Extrait du document —
==================================================
Le regard que les artistes ont porté sur les paysages, les émotions qu’ils y ont associées, ont participé incontestablement à l’émergence de l’identité alsacienne.
La peinture et la gravure ont montré surtout une Alsace pittoresque dont la montagne, les ruines, la ville sont les principaux motifs. Les écrivains ont trouvé, lors de leurs voyages ou séjours en Alsace, de Strasbourg en ruines médiévales en passant par les bourgs pittoresques, un substrat pour leurs chroniques, leurs écrits romantiques ou encore leur foi patriotique. Ces œuvres très souvent reprises par les guides touristiques, participent encore aujourd’hui à l’imaginaire des paysages alsaciens. Si l’ensemble de ces références est certes riche et fécond, l’absence ou le manque de visibilité de représentations artistiques contemporaines pose la question de leur renouvellement.

Les paysages de la peinture et de la littérature

« On a souvent dit que l’Alsace n’avait pas inspiré les peintres et il est vrai que les grands artistes qui l’ont traversée n’en ont pas tiré des toiles notables, comme c’est le cas, entre autres, d’Eugène Delacroix, qui d’ailleurs s’en explique : « Je traverse l’Alsace, la Lorraine, la Champagne. Rien ne me parle dans tout cela. » Mais dans le cas de Delacroix, ses voyages en Alsace correspondent à une époque où il est souffrant et on pourrait presque parler de rendez-vous manqué d’un artiste alors peu disponible.
==================================================
Informations extraites —
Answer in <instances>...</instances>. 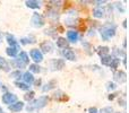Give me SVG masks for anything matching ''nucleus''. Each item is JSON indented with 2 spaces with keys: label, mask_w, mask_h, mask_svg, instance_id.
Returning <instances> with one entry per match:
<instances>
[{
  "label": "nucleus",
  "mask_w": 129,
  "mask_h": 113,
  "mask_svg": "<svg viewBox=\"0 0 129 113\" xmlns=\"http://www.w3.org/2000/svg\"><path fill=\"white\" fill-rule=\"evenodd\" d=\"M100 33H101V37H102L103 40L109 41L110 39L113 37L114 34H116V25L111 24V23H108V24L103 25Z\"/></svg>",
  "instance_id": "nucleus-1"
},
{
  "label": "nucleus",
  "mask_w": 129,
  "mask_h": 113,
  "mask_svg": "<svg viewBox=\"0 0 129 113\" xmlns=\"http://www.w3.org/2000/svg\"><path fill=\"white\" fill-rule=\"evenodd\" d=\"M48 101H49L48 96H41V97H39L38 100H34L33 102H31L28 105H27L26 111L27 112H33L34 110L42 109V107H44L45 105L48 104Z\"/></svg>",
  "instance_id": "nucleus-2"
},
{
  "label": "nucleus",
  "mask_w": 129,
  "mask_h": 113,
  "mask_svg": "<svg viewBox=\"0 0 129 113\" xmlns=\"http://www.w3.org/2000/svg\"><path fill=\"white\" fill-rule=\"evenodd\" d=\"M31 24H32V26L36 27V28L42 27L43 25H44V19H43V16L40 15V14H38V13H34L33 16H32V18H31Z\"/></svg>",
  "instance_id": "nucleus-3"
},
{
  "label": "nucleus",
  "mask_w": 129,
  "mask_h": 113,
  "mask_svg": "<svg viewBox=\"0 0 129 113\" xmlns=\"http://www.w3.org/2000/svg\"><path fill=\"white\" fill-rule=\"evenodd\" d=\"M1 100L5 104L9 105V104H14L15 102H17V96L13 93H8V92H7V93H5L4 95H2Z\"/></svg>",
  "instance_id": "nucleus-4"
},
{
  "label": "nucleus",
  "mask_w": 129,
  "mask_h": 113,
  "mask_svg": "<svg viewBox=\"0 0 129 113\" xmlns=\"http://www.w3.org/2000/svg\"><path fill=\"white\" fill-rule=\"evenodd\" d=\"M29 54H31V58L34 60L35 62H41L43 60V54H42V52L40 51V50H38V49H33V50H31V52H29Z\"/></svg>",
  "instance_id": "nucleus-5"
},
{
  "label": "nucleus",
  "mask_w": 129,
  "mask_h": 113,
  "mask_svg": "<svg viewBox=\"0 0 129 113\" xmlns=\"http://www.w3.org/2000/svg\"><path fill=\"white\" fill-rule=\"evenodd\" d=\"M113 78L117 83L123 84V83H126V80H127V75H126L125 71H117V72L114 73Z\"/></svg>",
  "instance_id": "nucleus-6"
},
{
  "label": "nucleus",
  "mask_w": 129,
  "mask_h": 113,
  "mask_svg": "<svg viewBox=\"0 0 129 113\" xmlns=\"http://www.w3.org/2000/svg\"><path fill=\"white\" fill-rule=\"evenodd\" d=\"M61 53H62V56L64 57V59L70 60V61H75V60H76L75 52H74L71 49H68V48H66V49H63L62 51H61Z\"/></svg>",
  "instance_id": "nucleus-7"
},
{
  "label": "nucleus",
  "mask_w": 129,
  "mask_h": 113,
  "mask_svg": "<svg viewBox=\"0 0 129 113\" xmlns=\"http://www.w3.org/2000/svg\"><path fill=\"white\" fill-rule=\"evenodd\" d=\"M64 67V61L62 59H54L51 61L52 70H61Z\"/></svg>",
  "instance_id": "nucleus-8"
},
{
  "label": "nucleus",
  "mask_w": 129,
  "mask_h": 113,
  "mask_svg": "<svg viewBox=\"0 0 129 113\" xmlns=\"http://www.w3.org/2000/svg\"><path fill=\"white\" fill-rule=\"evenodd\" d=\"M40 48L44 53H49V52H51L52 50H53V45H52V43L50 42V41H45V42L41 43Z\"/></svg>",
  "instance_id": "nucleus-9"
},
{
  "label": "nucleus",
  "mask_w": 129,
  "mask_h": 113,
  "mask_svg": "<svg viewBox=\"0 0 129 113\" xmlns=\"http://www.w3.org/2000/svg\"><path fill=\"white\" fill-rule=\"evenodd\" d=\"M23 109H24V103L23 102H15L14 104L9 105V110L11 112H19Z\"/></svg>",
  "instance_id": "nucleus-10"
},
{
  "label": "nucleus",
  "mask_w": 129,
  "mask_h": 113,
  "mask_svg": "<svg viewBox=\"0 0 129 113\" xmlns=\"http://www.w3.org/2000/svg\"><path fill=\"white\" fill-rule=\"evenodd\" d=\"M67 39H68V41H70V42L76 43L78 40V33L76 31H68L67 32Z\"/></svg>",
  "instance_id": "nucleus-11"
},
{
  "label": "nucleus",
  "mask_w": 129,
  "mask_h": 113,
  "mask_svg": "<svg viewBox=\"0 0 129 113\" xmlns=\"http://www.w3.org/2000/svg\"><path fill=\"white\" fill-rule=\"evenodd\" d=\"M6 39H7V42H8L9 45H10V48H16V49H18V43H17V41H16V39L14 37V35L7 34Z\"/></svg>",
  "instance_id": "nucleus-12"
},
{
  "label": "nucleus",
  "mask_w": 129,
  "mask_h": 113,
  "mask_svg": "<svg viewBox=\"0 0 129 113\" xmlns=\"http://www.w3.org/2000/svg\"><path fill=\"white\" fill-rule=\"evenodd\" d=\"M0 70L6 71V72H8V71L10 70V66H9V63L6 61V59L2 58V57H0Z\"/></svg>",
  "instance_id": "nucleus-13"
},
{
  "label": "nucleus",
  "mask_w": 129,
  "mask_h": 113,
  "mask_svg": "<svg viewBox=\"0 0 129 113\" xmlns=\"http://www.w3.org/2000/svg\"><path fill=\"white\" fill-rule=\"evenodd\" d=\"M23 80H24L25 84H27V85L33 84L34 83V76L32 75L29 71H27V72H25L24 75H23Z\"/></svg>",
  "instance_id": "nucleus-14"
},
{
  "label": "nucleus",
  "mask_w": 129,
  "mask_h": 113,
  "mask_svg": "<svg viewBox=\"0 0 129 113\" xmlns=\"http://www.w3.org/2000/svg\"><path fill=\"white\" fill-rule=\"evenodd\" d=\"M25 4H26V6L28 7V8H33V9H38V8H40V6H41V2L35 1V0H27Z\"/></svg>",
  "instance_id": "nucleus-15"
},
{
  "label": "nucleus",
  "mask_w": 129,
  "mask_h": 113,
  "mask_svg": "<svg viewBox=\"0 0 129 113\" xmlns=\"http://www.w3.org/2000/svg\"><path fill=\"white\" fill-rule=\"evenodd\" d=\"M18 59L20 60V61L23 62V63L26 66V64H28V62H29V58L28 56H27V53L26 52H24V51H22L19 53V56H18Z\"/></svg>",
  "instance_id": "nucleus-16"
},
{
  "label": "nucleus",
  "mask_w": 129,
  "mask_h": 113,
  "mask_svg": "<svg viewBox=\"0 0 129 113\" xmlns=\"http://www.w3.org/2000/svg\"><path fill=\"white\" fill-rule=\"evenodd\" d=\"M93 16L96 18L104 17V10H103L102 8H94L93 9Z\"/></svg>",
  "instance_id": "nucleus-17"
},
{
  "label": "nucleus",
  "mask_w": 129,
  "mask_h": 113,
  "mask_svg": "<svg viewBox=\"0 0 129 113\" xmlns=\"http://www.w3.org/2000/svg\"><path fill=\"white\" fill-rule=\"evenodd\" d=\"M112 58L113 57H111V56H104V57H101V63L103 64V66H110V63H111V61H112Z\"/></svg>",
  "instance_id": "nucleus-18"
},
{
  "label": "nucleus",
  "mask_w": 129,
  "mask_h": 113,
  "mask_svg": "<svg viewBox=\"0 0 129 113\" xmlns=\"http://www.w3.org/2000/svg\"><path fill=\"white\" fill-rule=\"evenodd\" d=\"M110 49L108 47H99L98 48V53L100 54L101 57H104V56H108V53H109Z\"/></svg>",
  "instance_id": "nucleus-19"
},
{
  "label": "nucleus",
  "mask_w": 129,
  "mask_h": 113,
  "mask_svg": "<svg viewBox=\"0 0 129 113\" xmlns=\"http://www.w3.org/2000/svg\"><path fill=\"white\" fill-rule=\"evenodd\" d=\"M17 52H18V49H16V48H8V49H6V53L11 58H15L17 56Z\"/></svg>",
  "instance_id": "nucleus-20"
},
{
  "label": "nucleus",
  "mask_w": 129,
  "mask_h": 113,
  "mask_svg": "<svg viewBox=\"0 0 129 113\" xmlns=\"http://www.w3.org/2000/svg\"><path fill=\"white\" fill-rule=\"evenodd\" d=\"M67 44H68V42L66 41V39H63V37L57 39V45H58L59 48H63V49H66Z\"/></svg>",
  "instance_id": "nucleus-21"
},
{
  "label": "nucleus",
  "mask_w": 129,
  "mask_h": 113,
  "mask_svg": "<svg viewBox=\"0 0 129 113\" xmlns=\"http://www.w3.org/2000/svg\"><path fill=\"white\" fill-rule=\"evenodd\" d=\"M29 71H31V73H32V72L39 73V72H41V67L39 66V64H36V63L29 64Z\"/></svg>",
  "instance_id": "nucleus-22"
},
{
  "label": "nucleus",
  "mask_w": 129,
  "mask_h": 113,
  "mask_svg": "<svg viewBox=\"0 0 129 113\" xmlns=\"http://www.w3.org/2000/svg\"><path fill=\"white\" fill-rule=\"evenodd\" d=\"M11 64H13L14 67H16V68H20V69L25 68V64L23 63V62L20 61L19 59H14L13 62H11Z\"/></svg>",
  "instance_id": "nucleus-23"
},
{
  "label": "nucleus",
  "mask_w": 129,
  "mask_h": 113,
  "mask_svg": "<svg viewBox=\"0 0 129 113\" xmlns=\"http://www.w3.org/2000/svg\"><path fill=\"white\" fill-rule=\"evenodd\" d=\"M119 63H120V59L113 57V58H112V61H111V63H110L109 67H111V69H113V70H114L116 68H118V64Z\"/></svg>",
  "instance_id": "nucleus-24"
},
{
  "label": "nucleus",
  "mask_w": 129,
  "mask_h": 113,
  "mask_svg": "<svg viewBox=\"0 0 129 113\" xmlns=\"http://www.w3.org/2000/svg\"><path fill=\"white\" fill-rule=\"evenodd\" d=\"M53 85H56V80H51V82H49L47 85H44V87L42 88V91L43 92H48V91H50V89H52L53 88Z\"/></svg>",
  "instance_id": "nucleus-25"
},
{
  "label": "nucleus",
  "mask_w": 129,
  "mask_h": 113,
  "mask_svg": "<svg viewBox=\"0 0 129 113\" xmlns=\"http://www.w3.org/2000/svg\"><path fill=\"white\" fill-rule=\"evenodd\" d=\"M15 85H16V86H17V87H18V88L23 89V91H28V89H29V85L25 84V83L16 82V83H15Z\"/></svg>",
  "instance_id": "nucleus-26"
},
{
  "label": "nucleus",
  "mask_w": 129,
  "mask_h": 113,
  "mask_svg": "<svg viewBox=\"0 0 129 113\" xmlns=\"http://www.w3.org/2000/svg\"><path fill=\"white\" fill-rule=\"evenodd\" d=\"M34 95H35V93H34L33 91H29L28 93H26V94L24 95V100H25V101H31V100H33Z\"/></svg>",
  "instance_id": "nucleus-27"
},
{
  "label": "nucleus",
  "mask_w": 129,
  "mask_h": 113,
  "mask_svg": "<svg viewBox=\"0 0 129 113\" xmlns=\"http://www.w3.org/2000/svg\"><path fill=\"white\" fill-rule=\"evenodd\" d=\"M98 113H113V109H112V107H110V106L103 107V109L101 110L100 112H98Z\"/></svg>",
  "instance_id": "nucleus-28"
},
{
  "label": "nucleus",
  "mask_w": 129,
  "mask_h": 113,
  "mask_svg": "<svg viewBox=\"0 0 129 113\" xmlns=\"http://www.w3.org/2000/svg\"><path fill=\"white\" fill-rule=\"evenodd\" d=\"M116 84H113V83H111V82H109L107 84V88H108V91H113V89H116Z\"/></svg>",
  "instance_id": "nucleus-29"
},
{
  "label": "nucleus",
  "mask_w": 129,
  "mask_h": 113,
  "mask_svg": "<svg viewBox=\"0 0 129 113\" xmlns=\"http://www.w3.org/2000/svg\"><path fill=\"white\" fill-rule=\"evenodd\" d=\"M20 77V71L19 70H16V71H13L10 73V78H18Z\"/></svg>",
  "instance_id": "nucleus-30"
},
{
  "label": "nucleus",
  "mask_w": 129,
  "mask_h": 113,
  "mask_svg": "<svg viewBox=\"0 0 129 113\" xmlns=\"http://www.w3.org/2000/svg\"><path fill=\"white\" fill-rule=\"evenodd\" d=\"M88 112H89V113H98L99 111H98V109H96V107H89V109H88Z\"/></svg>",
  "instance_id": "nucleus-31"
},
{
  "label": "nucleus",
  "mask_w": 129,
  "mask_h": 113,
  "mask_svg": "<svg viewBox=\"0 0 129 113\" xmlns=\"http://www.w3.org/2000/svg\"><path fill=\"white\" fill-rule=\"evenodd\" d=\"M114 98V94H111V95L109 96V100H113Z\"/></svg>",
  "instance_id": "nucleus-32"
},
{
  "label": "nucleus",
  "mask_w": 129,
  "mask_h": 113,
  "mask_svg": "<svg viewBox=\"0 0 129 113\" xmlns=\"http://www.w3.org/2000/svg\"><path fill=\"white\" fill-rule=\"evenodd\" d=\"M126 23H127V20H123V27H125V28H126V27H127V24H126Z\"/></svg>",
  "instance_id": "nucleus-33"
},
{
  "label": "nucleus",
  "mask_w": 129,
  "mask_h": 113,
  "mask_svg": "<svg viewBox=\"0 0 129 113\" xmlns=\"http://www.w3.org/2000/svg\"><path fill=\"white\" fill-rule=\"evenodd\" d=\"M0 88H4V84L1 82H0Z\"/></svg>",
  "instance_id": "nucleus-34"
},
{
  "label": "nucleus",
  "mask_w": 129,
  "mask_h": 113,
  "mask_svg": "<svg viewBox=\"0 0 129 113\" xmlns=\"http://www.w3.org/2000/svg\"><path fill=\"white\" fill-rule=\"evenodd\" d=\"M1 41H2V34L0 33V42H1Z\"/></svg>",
==================================================
Problème posé — Poursuivez le texte consacré aux paysages alsaciens dans la peinture et la littérature, à la suite de sa dernière phrase. Les items ne sont pas nécessaires.

Exercice corrigé —
Cette désaffection des peintres célèbres pour l’Alsace est par ailleurs assez difficile à comprendre dans la mesure où la région est très pittoresque et a nourri l’imaginaire de bien des lithographes. Cela dit, de nombreux artistes moins connus, souvent Alsaciens d’origine, ont peint la région
. »

Catherine Jordy, Aime-t-on la peinture en Alsace ? Le Portique [En ligne], 10, 2002,
http://leportique.revues.org/index1...

Des peintres peu connus pour des paysages pittoresques et sublimes

Peu de « grands peintres » ont donc représenté l’Alsace. Ici, pas de Van Gogh, de Monet, de Signac… pour rendre visibles, au-delà des frontières régionales, des paysages qui, pourtant, ne manquent pas d’éléments de sublime et de pittoresque. Les représentations des paysages alsaciens sont surtout le fait d’artistes moins connus, ancrés dans leur région d’origine. L’exposition montée par le musée d’Unterlinden à Colmar en 2011, qui s’est attachée à faire le point sur la production de peinture de paysage de 1780 à 1870, a été en cela un événement. Les visiteurs ont pu ainsi découvrir les sites qui avaient inspiré les artistes du XIXe siècle et la manière dont était née cette Alsace pittoresque qui influence encore notre regard aujourd’hui.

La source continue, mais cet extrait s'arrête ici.